I’m a 29 year old female and am hooking up with this guy I don’t particularly like. He’s kind of sleazy and we don’t get along as people at all but the sex is HOT. He spanks me, slaps me across the face, calls me a whore, and I love it. But I always leave our encounters with this dirty feeling and I’m so embarrassed when I share details about our hookups with my friends. I’m a feminist! I’m supposed to be better than this! How do I reconcile the shit I want in bed with my politics?
I don’t know if you ever watched Sex and The City, but there’s a great scene where Samantha (the horny one) is telling the rest of the gals about role playing with her current paramour that he is robbing her, then fucks her, all the while telling her to “shut the fuck up.” Charlotte, who most remember as the prude of the group, exclaims “that’s not funny! Violence against women is a very serious issue!” Samantha replies, in one of the only moments where her brash commentary stands the test of time, that “it’s just fantasy,” and it isn’t hurting anybody.
The same goes for you. This guy may be a sleaze and calling you a whore, but if you like it and it isn’t hurting anyone, no one is going to come and take away your feminist card for having the sex you want. In fact I believe the point of feminism is that you have the right to do whatever you want with your body and your life overall.
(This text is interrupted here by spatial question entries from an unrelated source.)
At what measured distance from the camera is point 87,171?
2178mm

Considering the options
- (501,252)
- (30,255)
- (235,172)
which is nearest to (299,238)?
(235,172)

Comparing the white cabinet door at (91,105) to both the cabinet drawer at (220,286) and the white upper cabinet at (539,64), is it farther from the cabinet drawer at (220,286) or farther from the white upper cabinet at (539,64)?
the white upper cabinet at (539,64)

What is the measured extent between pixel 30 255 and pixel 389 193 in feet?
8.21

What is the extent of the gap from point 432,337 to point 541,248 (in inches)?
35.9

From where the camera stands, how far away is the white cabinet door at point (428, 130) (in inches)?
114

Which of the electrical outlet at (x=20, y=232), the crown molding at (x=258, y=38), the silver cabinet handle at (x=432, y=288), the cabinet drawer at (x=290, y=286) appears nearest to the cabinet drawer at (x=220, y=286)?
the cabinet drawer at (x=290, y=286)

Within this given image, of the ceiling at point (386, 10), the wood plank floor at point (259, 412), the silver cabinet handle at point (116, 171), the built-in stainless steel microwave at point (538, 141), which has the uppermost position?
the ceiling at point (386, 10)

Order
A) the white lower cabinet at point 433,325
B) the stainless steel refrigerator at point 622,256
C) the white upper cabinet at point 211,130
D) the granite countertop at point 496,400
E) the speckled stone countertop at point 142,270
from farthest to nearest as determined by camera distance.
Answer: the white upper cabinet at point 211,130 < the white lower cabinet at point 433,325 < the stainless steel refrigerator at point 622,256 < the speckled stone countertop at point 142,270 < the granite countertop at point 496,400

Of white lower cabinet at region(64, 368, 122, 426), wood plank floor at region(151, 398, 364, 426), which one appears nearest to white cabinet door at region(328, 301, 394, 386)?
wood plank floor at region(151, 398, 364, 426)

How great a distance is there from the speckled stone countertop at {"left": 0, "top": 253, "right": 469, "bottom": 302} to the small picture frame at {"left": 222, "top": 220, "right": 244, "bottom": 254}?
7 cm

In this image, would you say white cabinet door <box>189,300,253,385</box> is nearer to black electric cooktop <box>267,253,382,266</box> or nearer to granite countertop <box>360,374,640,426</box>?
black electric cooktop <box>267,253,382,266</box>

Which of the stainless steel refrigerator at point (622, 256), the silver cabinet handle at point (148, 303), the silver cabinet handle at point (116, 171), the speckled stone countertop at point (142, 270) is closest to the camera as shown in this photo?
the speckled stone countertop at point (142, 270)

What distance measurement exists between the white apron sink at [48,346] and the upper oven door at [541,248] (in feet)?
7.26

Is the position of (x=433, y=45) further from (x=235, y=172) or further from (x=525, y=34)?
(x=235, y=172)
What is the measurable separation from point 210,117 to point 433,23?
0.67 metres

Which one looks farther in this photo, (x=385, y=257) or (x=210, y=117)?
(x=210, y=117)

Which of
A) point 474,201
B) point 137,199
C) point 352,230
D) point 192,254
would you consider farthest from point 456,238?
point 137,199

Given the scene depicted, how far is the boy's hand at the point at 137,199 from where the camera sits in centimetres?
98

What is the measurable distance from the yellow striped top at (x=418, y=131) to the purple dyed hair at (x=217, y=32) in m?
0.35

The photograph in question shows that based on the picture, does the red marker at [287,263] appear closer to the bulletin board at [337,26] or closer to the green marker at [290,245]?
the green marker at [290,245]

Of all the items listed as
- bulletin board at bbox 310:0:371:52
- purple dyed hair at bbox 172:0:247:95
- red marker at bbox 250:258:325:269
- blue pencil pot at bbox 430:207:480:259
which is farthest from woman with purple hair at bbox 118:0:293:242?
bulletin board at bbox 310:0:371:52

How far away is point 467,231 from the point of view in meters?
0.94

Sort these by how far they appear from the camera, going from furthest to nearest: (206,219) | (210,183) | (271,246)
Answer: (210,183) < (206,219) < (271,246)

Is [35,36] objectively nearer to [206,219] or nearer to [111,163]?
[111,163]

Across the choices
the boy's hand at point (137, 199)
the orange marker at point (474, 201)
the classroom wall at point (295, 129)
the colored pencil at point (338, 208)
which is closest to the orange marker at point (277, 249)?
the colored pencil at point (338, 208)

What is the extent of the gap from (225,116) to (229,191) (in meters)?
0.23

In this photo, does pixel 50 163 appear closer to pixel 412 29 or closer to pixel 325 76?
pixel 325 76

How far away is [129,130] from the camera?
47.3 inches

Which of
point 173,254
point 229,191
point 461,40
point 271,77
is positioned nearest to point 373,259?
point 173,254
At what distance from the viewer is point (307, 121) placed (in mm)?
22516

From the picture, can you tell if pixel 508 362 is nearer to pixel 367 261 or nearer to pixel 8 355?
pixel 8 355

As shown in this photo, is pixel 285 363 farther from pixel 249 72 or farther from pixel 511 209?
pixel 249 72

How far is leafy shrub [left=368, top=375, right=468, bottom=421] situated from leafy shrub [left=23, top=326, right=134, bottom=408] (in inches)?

However, I do feel your pain if you run in particularly feminist crowds and your friends are giving you shit, either overtly or passive aggressively. If this is the case, you have to consider what to share with your friends. I have a theory that we solicit advice from our friends already knowing what we’re going to get back. If you brought this story to your friend that universally thinks all men are trash, maybe subconsciously you wanted her to condemn what you’ve been doing. So take a look at that. Would you be feeling bad about this if you weren’t sharing the wrong details with the wrong people? Maybe you don’t need to add that additional layer of judgement into your psyche.
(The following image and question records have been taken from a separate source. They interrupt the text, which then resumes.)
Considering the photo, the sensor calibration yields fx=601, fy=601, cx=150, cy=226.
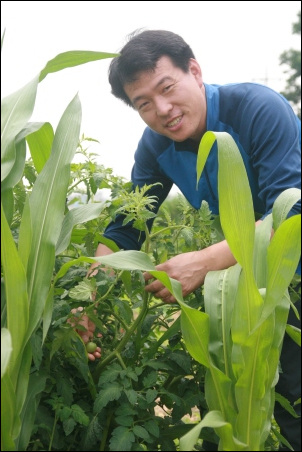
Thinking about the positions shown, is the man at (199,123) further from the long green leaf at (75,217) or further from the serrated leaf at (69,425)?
the serrated leaf at (69,425)

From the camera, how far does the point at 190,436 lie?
94 centimetres

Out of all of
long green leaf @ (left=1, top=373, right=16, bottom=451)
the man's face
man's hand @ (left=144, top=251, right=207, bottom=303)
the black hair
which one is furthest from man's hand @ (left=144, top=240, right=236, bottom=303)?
the black hair

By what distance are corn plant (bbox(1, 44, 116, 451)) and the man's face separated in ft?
2.34

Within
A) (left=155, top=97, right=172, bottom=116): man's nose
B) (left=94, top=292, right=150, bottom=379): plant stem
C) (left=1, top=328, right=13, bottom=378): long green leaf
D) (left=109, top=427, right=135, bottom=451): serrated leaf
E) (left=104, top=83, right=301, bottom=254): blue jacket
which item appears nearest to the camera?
(left=1, top=328, right=13, bottom=378): long green leaf

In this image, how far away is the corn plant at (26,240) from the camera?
3.25ft

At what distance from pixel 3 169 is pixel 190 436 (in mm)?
523

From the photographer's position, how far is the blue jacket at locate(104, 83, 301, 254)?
169 centimetres

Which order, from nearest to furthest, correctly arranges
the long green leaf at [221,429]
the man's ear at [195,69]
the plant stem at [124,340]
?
the long green leaf at [221,429] < the plant stem at [124,340] < the man's ear at [195,69]

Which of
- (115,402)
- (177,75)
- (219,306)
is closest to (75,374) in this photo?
(115,402)

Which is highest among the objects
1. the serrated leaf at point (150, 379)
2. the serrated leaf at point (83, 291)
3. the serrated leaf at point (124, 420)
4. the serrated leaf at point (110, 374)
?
the serrated leaf at point (83, 291)

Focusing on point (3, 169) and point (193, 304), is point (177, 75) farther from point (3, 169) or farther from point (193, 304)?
point (3, 169)

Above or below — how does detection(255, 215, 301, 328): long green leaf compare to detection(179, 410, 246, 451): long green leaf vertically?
above

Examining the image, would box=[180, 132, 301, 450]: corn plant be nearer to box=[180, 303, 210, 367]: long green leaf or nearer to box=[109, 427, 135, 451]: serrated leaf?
box=[180, 303, 210, 367]: long green leaf

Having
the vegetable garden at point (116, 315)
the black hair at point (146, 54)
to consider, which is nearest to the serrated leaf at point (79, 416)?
the vegetable garden at point (116, 315)
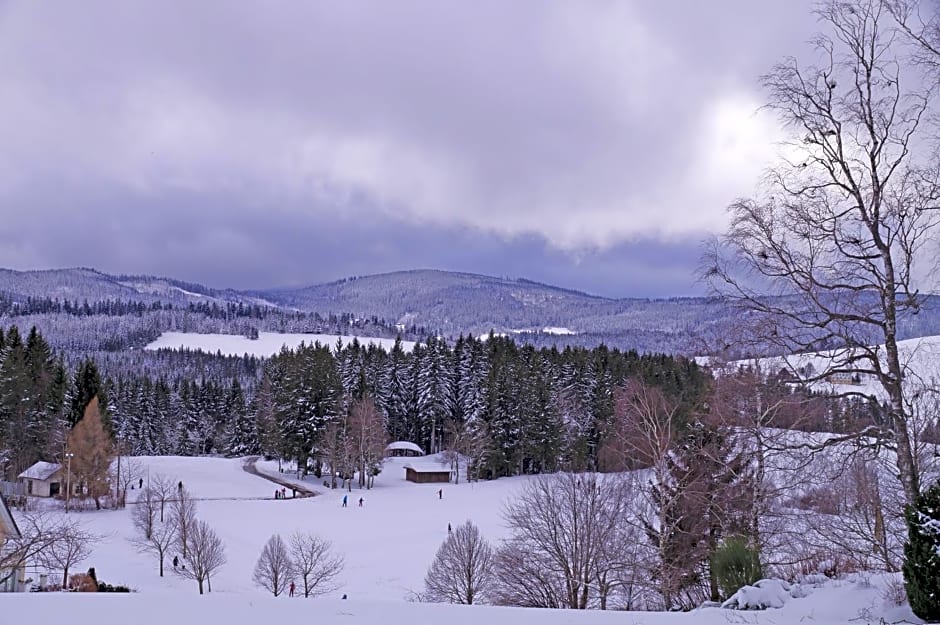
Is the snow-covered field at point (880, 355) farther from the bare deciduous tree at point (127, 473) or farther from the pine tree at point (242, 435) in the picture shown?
the pine tree at point (242, 435)

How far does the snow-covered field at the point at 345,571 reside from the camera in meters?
7.08

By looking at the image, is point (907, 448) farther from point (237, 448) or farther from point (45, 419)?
point (237, 448)

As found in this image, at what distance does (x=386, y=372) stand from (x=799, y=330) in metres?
66.3

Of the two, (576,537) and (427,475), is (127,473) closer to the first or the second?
(427,475)

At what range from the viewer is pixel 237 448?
82.9 metres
Then there’s the angle of not particularly liking this guy. If you feel he doesn’t respect you or doesn’t have a sex positive attitude about what you’re doing it’s important to consider the lasting effects on you emotionally of being sexually vulnerable with someone you don’t feel good about. But if you’re having fun - fuck it! We learn a lot about ourselves through sex, and maybe this sleaze is in your life to teach you a lesson. Go with god. You have my feminist blessing to do what you want. That’s the whole point of feminism.